Most importantly, Rose said, he didn’t want to be a part of any additional stress and hurt more attention to the events could bring to the Riess family.

“It would be different if the family had all been involved in this telling of the story and they wanted to have their input included, by all means then I would be more open to contributing some of the stuff we were involved in,” Rose said. “But if the family is not ready to talk about it, than I sure am not going to talk about it. It’s about being respectful for a family that has lost two people because of this.”

The Riess case is far from the first tragedy Rose’s office has come face to face with, specifically when it comes to the fallout and heartbreak certain cases can leave behind in the forms of victims and surviving family. Rose said his office prioritizes these individuals each and every time, never giving out more public information than necessary in order to protect these people from being continually re-victimized.

“We’re always going to side with the victim or the surviving family to make sure that their interests are taken care of – ultimately that is who we are responsible for, so we need to keep that in mind and use empathy,” Rose said. “Sometimes empathy is hard with law enforcement because you see so much tragedy it can be easy to get callous about it, and I don’t ever want to do that.”
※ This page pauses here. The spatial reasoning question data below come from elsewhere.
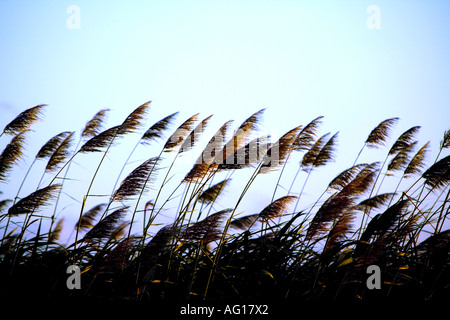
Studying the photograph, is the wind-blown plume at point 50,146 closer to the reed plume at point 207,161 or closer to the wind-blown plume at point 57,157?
the wind-blown plume at point 57,157

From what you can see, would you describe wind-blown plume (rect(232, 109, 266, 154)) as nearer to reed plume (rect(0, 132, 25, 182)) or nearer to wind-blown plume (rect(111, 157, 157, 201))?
wind-blown plume (rect(111, 157, 157, 201))

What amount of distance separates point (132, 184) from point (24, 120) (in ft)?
8.06

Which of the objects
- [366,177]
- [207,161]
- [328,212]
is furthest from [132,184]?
[366,177]

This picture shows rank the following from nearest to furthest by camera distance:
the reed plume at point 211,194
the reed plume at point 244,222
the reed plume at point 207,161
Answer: the reed plume at point 207,161 < the reed plume at point 244,222 < the reed plume at point 211,194

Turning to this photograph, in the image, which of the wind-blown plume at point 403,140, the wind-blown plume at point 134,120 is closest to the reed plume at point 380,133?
the wind-blown plume at point 403,140

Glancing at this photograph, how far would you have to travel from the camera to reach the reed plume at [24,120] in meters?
5.31

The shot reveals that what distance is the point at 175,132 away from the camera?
464 cm

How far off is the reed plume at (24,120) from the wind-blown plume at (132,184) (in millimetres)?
2237

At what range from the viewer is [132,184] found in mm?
3939

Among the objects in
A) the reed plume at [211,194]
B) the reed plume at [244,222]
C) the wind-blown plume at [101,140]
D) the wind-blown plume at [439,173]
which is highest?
the wind-blown plume at [101,140]
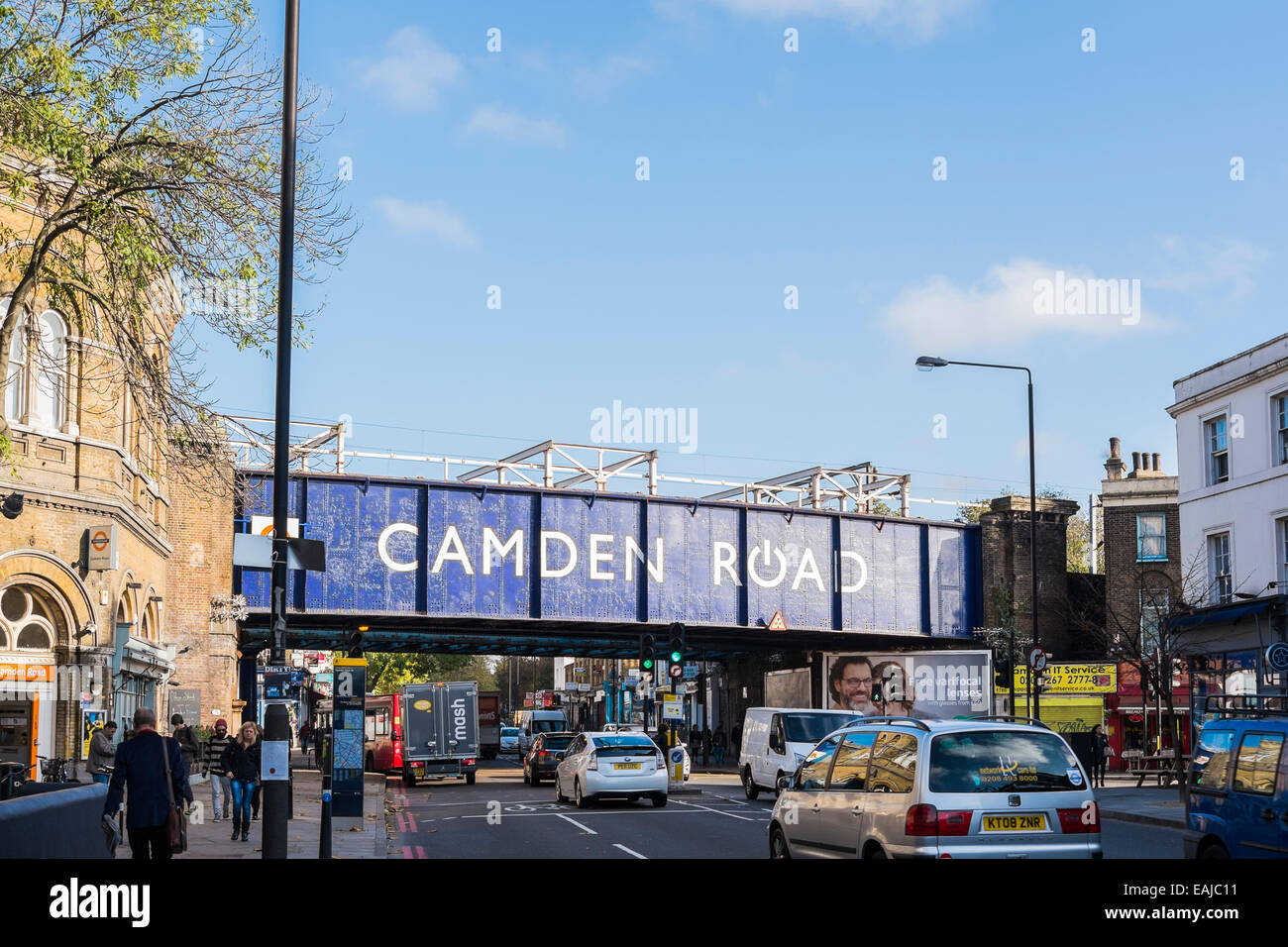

But what can law enforcement do to prevent becoming numb to tragedies that have a lasting effect on the public? Rose said it all boils down to one thing: breaking the stigma surrounding mental health.

“It is just making sure our staff is OK,” Rose said. “Now more than ever we are really focusing on making sure that the mental health of our staff is good and healthy, and part of that is reinforcing the fact that with all the stuff we deal with, it is OK to not be OK, it is OK to talk to someone about it, and it is OK to ask for help.”

Growing up with a deputy for a father, Rose has been around law enforcement throughout his entire life. Rose, who has been the sheriff for six years, said he can distinctly remember the paradigm shift less than a decade ago when he realized that something needed to change to ensure the safety of his deputies and the community they serve.

“We were going through a period of time where we were dealing with a lot of really bad calls and a lot of tragedies,” Rose said. “For me being administrative and knowing how it wore on me, I know it was doing the same to the people involved.”

Rose said it became clear the days of the “old school cop” method of not talking about things had to be left in the past. Over the last several years, the Dodge County Sheriff’s Office has implemented several programs to help address the mental health needs of their personnel, including a state-recognized peer support group as well as one of the only chaplain programs in the region. Both programs provide deputies with an outlet to process their feelings following a difficult call or day on the job.

“I think making sure the mental health of our staff is good and they are able to process this stuff not only helps them do a better job, but I think it helps them react better to help the families and people involved in these cases,” Rose said. “It’s breaking the stigma of the old school cop, but I think it’s important to recognize that once you do that, once you create a culture within law enforcement where it is the norm to talk about mental health, you just going to overall have a better office, better staff, and be able to take care of your community better.”

“I’m definitely an old cop and in a lot of ways still considered ‘old school,’” Rose laughed. “But not when it comes to this.”